16 de janeiro de 2014

Enrolado pronto a acender


Eu não sei qual é a estratégia de marketing do pessoal que vende droga na rua, como por exemplo no Bairro Alto. Se eles segmentam o mercado e têm um público alvo, então eu devo ser o utilizador tipo, porque não há um que não me venha perguntar se quero haxixe. Se eu digo que não ao haxixe, perguntam se quero coca. Se recuso delicadamente a coca, oferecem-me heroína. Estou para um dia perguntar se têm "zbramans". Só para ver se o gajo fica confundido ou se é um gajo realmente que conhece o mercado.
Um dia andava eu pelo bairro, tinha saído de um jantar e estava à espera sozinho de uns amigos meus.

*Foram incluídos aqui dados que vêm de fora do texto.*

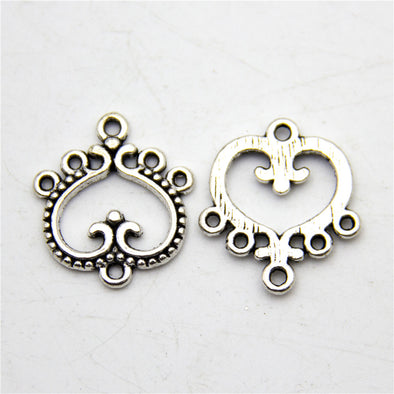 10 units antique silver Earrings connectors accessories jewelry finding suppliers D-3-260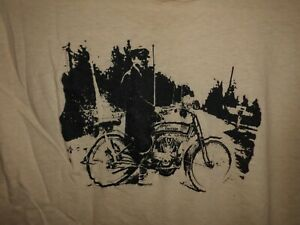 VTG 80's HARLEY DAVIDSON t-shirt tan Med Biker Classic Motorcycle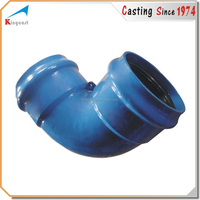 Custom products cast iron 100mm ductile iron pipes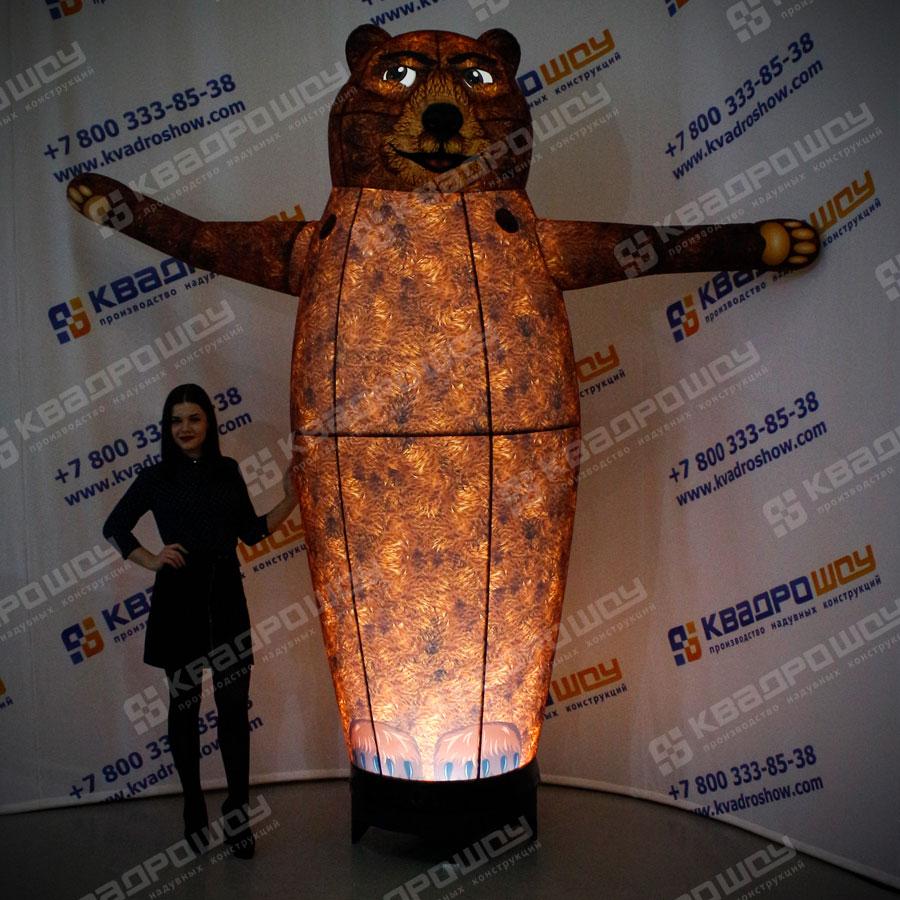 Надувной коричневый Медведь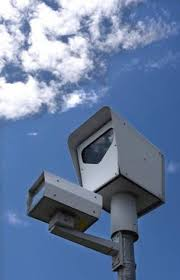 red light cameras miami locations miami beach commissioner wants to end red light camera program red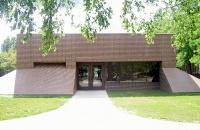 普渡大学西拉法叶分校充满了中西部风情,潜力无限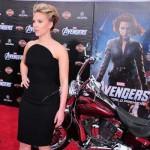 """Scarlett Johansson: """"Gubim uloge jer sam previše seksi"""""""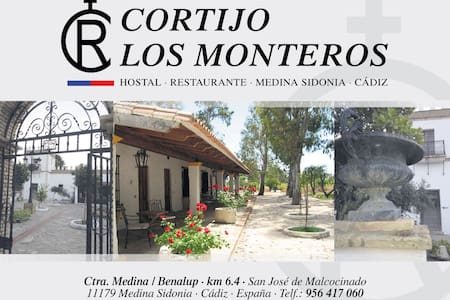 Cortijo los Montero - Bed & Breakfast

E estava assim meio alegre. Bêbedo vá. E vêm dois rapazitos de aspecto duvidoso. Duvidoso não era, porque eu não tive grandes dúvidas que eram traficantes. E perguntam-me "haxixe", "coca"? E eu nem foi para me meter com eles, mas devido ao álcool que me corria no sangue, o meu cérebro estava em modo low battery e pensou que me estavam a pedir, ao que eu respondo "Eu não tenho, mas ali em cima costuma haver pessoal a vender". Pronto gerou-se a galhofa. Eles riram-se que nem perdidos, eu passado 3 segundos de percebi e comecei a rir-me também. "Não... se tu queres comprar droga a nós?" Assim de modo pausado e alto como se fala com os atrasados mentais (ou com os estrangeiros). E eu "Ahhh não, muito obrigado". E pronto não comprei nada. Já tinha. Mentira.

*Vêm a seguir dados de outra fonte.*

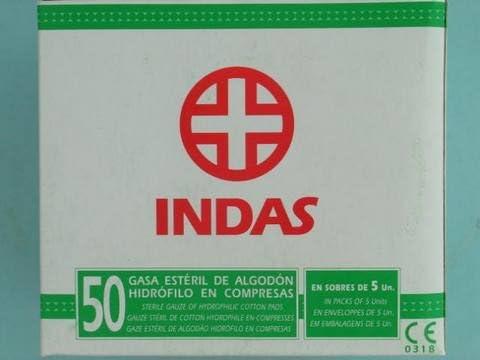 GASA ESTERIL INDAS CAJA 50 UNID SOBRE 5 U: Amazon.es: Salud y ...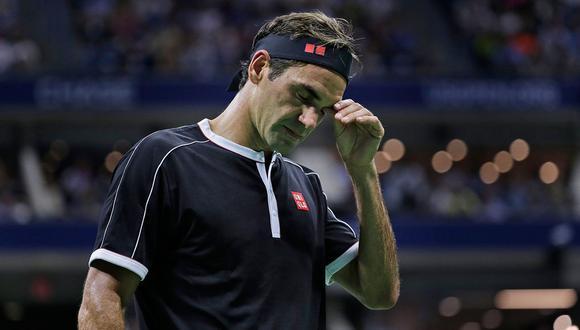 Roger Federer cayó ante Grigor Dimitrov en cuartos de final del US Open. (Foto: AFP)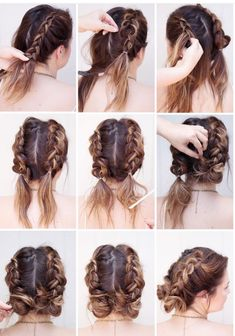 37 Dutch Braid Hairstyles - Braided Hairstyles With Tutorials, Dutch Braid Hairstyles The Dutch Spit is a three-strand pigtail with the addition of extra. But the strands are not laid on top, as when weaving a Fre..., Braids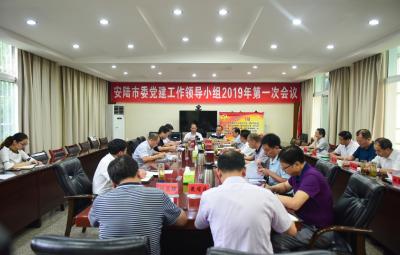 安陆市市委党建工作领导小组召开2019年第一次会议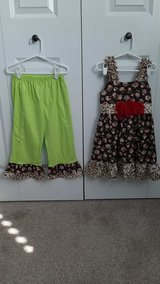 Girls size 6/6X Brand new Boutique outfit never worn in Morris, Illinois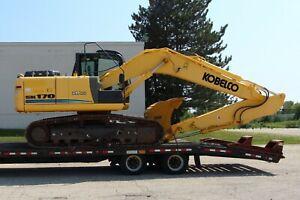 2013-Kobelco-SK170-Mark-9-Excavator-SK170-9-Towmaster-T40-Equipment-Trailer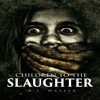 Children to the Slaughter: Slaughter Series Book 1 - Audiobook Sample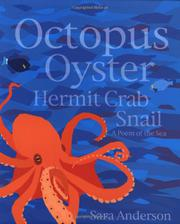 OCTOPUS OYSTER HERMIT CRAB SNAIL by Sara Anderson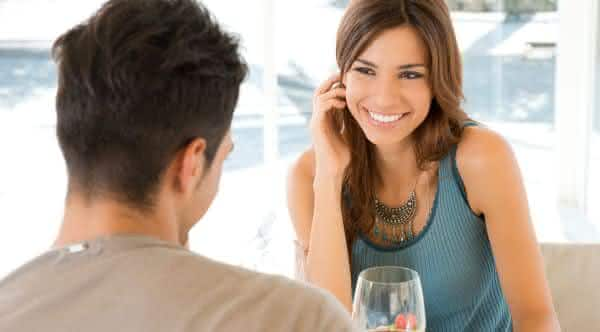 Top 10 dicas Como conquistar o homem desejado
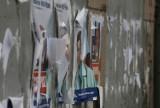 Plakaty wyborcze, Warszawa. W stolicy trwa wielkie sprzątanie pola walki wyborczej. Tysiące reklam do usunięcia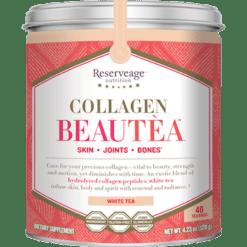Reserveage Collagen Beautea White Tea R06564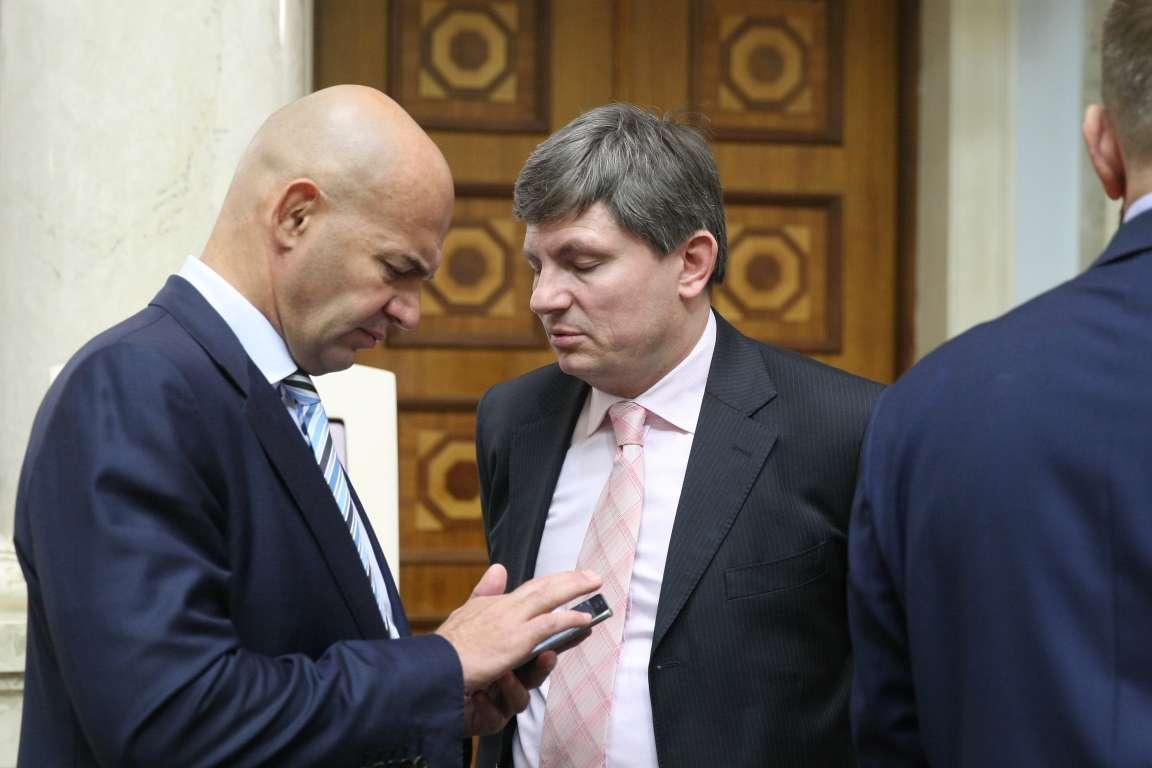 Лидеры фракции БПП не голосовали за бюджетные изменения премьера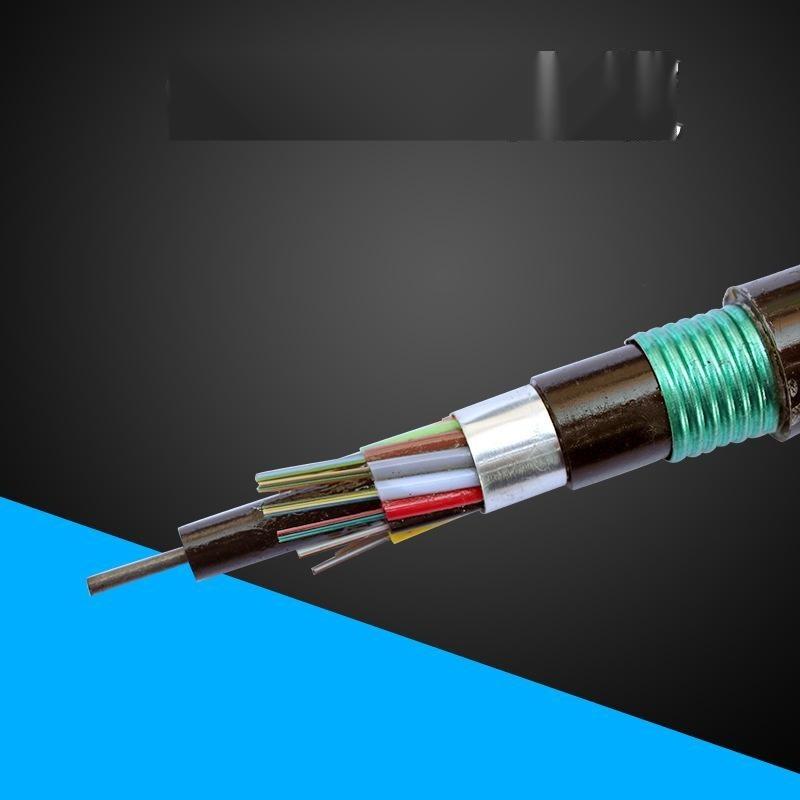 GYTA53国标直埋光缆 12芯单模层绞式光缆 室外单模通信光缆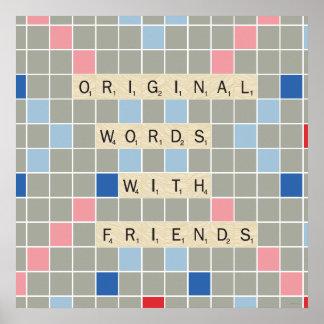 Ursprüngliche Wörter mit Freunden Poster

Canabinóides e seus derivados, foram a única droga até hoje que experimentei. Experimentei várias vezes até me tornar um connoisseur. Depois deixei. Já não tinha nada a aprender e retirei-me. Eu moro perto da Cova da Moura, por isso já que ia ter a fama resolvi ter o proveito.

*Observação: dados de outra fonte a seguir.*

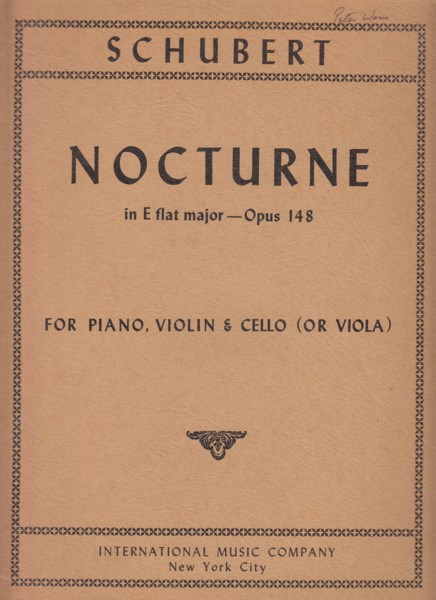 Image for Nocturne in E flat major, Op.148 for Violin, Cello (or Viola) & Piano - Set of Parts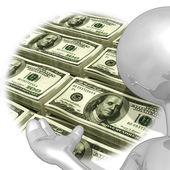 Geld-moderatorin — Stockfoto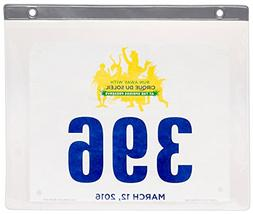 Race Bib Display Sleeves - 24 Pack Clear PVC Marathon Bib In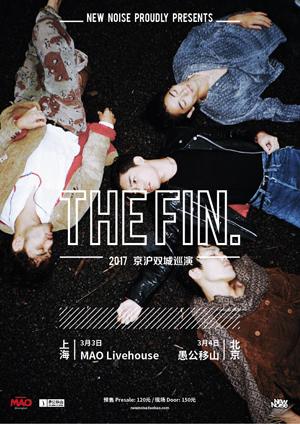 thefin_china.jpg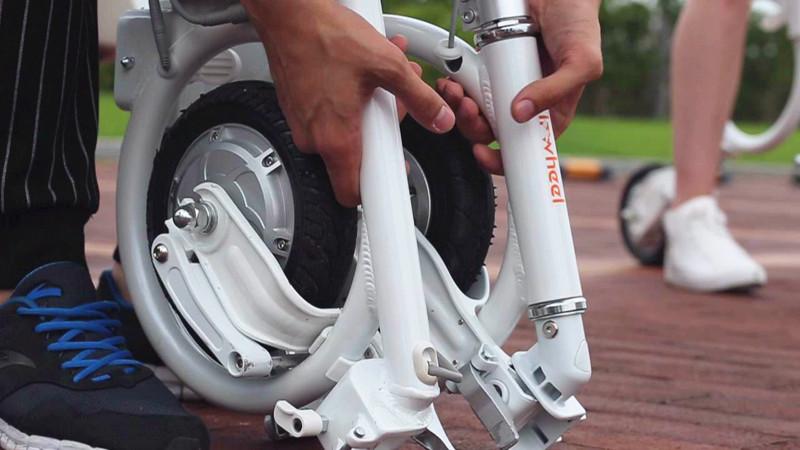 pieghevole mountain bike elettrica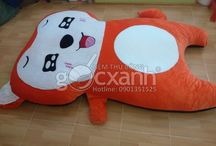 Alli Fox Mattress / Design and product at GocXanh company Vietnam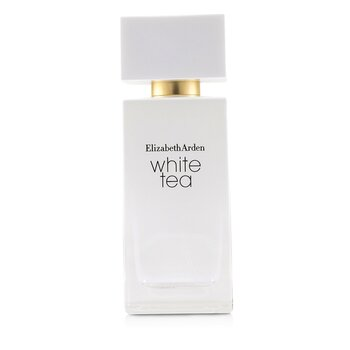 Elizabeth Arden White Tea Eau De Toilette Spray 50ml1.7oz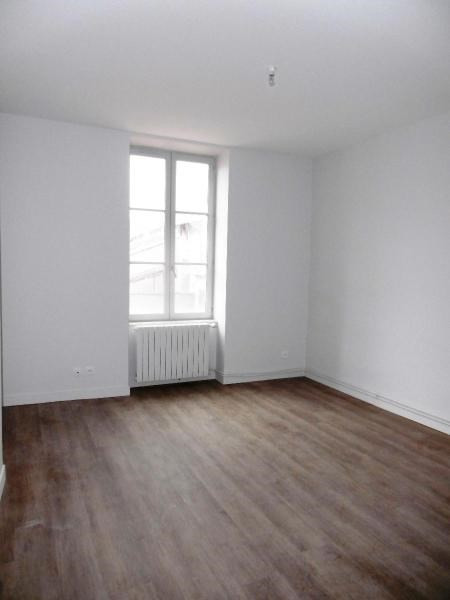 Location appartement Tarare 510€ CC - Photo 4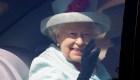 Por primera vez en 68 años, la reina Isabel II cambia la celebración de su cumpleaños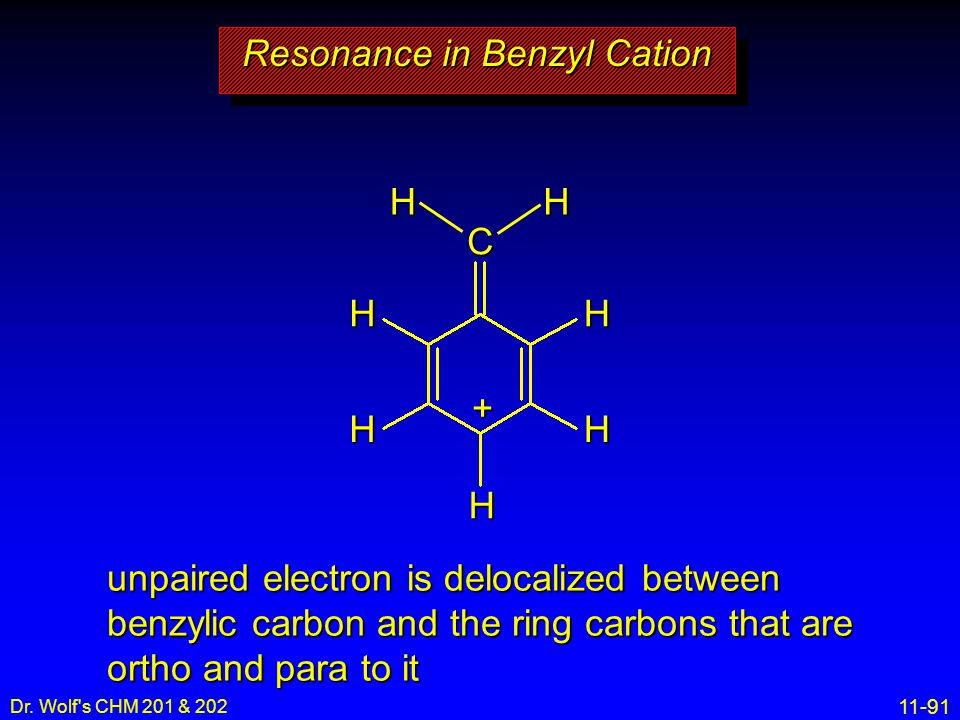 Resonance in Benzyl Cation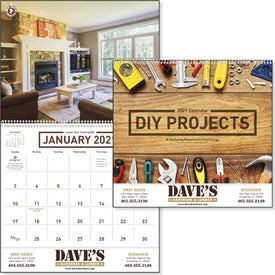 DIY Projects Calendar (2021)
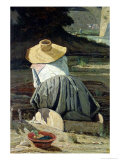 Washerwoman by the River, 1860 Premium Giclee Print by Paul Camille Guigou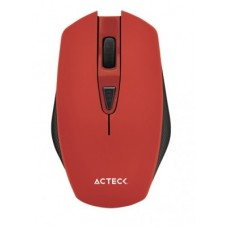 ACTECK M120 Lux Mouse Inalámbrico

Bem esta história serve para dizer que sou a favor da legalização. Não sou a favor que se fume, da mesma maneira que não sou a favor que se beba. Mas que é giro é. Se for legal um gajo sente-se produtivo no meio da inércia toda que a moca dá. Está a mexer economia assim. Está a criar postos de trabalho e a dar mais receitas ao estado. É toda uma moca muito mais consciente e socialmente responsável. Hum se calhar perdia a graça assim.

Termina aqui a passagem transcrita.